EXERCISE AIM: Output, word for word, every line from the line with "Is the flower" through the final line of the data below.

■ ■ ■ ■ ■

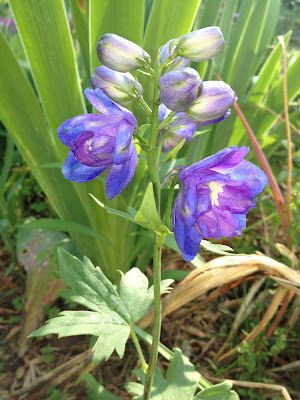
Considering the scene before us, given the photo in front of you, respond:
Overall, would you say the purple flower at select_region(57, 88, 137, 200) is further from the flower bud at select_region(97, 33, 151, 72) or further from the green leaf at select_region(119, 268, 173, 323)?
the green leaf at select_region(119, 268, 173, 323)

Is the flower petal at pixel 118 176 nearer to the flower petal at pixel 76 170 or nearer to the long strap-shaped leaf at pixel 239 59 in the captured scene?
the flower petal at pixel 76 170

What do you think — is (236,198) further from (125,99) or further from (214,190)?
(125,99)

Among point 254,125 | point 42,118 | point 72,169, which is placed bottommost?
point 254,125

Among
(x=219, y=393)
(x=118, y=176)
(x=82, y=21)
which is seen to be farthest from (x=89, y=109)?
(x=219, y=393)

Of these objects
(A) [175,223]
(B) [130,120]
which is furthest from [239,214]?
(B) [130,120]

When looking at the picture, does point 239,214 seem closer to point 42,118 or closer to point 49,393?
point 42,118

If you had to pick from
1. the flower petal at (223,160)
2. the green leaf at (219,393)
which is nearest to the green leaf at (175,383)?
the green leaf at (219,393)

■ ■ ■ ■ ■

CORRECT OUTPUT:
Is the flower petal at pixel 118 176 nearer to the flower petal at pixel 76 170 or nearer to the long strap-shaped leaf at pixel 239 59 in the captured scene?
the flower petal at pixel 76 170

What do you think — is (236,198) further from (125,99) or further from (214,190)?
(125,99)

Among point 254,125 | point 42,118 | point 72,169, which is placed bottommost?
point 254,125

Among
(x=219, y=393)
(x=118, y=176)
(x=82, y=21)
which is seen to be farthest from (x=89, y=109)?
(x=219, y=393)

Of these objects
(A) [175,223]
(B) [130,120]
which is furthest from [239,214]?
(B) [130,120]

When looking at the picture, does point 239,214 seem closer to point 42,118 or closer to point 49,393?
point 42,118

If you had to pick from
1. the flower petal at (223,160)
2. the green leaf at (219,393)
which is nearest to the green leaf at (175,383)?
the green leaf at (219,393)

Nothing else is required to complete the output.